Entire Thursday lunchbreaks - a whole hour and a half could be spent at this table while Mrs Green glowered at me and my fellow mushy pea dissenters. “Waste not, want not” she told us. Too bloody right - it was nuclear waste.
Revenge was not long in coming. It was a particularly rainy day in the London Borough of Hammersmith, and mushy peas were on the menu again. True to form, as all my friends tucked into a rather lovely looking sponge pudding with pink custard, yours truly was at the naughty table again, trying to outstare a pile of green goo on my plate, and losing. It came to my attention that there was something under the table that I hadn’t noticed before - a pair of Dunlop’s finest wellington boots. Mrs Green’s wellington boots, which she had worn to work, and changed into a pair of carpet slippers once she got there. Dear reader, I simply don’t know what came over me...
An experimental forkful of peas found their way under the table and into a boot. Then another, and another. No evidence, just forkful after forkful of those cursed peas surreptitiously disappearing off my plate, and as far as everybody else was concerned, into me. My plate empty, I was able to strut to the front of the school hall and present my plate - completely wiped clean - to a jubilant Mrs Green who gave me a smile, the like of which I never want to see in my life again. She was so pleased with me, I was allowed extra pink custard.
I shall spare you the sordid details, but I was called to the headmistress’s office later that afternoon to confront a grimacing Mrs Green, and my mother who had been called out of work (no big deal - all she had to do was cross the road). Head bowed, I apologised to her, the head, Mrs Green and anyone who happened to be in earshot, and dammit she would make me like mushy peas in future.

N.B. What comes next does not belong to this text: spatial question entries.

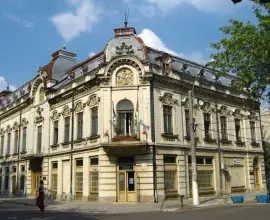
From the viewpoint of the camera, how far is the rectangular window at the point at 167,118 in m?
25.9

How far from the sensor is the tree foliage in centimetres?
1683

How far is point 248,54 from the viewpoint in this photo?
17781mm

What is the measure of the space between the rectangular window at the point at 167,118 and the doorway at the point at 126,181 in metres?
3.73

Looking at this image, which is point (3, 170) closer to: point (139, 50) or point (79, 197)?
point (79, 197)

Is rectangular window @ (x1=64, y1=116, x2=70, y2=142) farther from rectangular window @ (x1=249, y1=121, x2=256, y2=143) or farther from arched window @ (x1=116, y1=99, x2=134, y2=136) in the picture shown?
rectangular window @ (x1=249, y1=121, x2=256, y2=143)

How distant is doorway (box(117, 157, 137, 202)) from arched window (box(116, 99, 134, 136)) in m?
2.33

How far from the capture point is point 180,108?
1072 inches

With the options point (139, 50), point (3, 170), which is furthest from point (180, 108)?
point (3, 170)

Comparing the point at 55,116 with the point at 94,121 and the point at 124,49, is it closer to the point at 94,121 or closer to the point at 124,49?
the point at 94,121

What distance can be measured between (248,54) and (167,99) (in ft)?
30.9

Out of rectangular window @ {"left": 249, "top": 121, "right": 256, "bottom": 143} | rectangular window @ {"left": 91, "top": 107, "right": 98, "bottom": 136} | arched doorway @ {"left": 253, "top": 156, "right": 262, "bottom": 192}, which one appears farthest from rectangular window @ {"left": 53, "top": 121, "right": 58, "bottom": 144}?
arched doorway @ {"left": 253, "top": 156, "right": 262, "bottom": 192}

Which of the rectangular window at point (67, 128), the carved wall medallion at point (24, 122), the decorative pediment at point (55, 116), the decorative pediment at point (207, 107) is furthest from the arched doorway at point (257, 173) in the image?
the carved wall medallion at point (24, 122)

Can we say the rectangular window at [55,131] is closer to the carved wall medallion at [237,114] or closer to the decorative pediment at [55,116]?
the decorative pediment at [55,116]

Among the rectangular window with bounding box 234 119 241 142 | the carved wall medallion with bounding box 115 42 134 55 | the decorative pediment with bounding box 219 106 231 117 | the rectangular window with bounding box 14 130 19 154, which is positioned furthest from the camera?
the rectangular window with bounding box 14 130 19 154
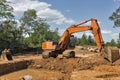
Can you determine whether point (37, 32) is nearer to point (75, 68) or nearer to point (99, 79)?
point (75, 68)

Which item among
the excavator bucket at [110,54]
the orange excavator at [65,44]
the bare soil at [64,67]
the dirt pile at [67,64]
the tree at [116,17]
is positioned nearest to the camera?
the bare soil at [64,67]

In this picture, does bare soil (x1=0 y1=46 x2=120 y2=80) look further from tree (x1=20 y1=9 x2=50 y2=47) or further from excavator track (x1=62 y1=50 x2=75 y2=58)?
tree (x1=20 y1=9 x2=50 y2=47)

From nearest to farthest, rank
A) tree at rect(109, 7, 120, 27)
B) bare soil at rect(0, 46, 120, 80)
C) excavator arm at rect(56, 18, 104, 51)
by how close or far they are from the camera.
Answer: bare soil at rect(0, 46, 120, 80) → excavator arm at rect(56, 18, 104, 51) → tree at rect(109, 7, 120, 27)

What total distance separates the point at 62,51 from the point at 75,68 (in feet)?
20.9

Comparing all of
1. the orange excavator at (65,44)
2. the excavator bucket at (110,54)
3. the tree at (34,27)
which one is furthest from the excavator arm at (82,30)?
the tree at (34,27)

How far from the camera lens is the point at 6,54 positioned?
27094mm

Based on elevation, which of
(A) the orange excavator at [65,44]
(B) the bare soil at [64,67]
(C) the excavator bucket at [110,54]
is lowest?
(B) the bare soil at [64,67]

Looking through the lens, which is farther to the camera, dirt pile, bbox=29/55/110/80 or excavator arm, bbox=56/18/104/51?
excavator arm, bbox=56/18/104/51

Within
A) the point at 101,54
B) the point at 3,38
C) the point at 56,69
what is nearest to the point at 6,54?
the point at 56,69

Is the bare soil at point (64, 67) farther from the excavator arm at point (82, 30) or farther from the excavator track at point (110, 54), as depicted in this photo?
the excavator arm at point (82, 30)

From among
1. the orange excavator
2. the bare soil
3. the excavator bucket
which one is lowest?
the bare soil

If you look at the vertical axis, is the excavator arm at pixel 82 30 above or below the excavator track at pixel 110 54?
above

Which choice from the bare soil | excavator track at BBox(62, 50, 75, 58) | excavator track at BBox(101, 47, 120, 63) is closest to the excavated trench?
the bare soil

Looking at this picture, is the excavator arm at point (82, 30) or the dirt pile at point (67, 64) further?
the excavator arm at point (82, 30)
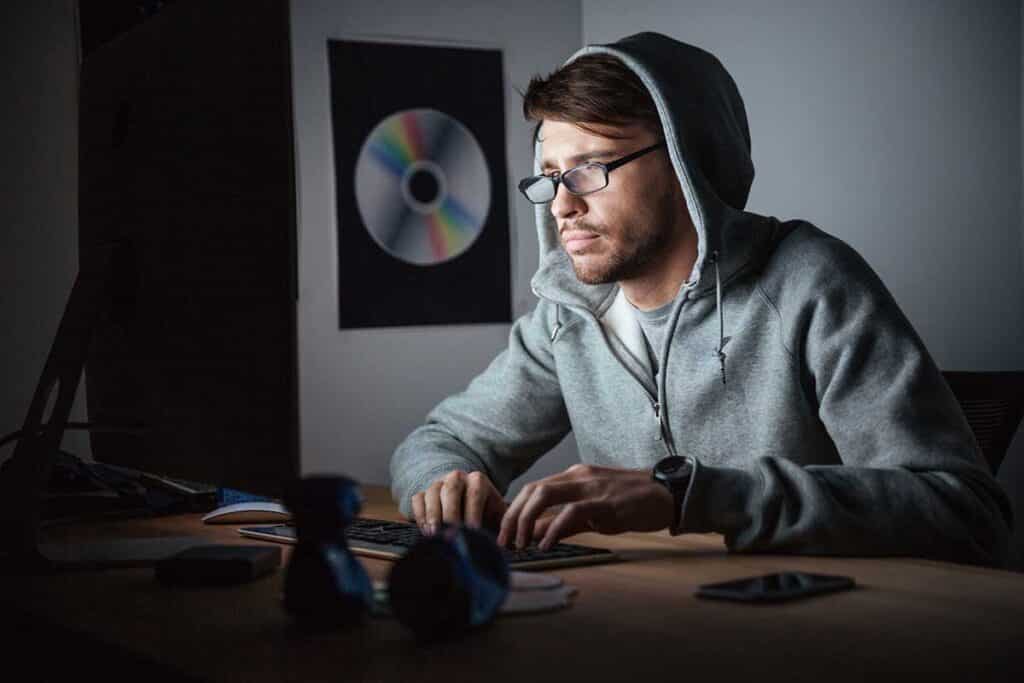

She didn’t fight a war for children like me to waste perfectly good food, you know.
But a plan had formed in my head. Every Thursday, I would slip a greaseproof paper bag - lifted from the kitchen drawer at home - into the pocket of my shorts, and with Mrs Green’s attention elsewhere, I’d load the bag up, stuff it back in my pocket and furnish an empty plate to the old bag, convincing her that I was a reformed character. However, this presented me with the same problem with the tunnellers from The Great Escape - what to do with a pocket of crap once I’d left the confines of the prison hut.
Flushing it down the bog didn’t seem to work. For starters the toilets just didn’t seem to have the power to take a bag of shite round the U-bend, and secondly, you had to run a gauntlet of juveniles chanting “Who’s in the bog, then?” as soon as you entered the cubicle. And most tellingly, living in a third-world inner city, these were outside toilets, and my classmates were masters at the art of “highest mark on the wall”, or in this case “over the door.” I was soaked in piss and still had the evidence, sopping wet in my pocket.
There was only one other place I could think of, and here I must blame my father for regaling me with stories of how they used to ping their rock-hard peas at the school trophy cabinet at his school in Greys. The trophy cabinet with its sole trophy was just round the corner from the boys cloakrooms. I waited for a quiet moment, opened the cabinet and slipped my package into the house cup, and pushed down the lid until it stuck. And there it remained, forgotten, festering, until the last day of term.
I shall spare you the sordid details... all I am saying is give peas a chance.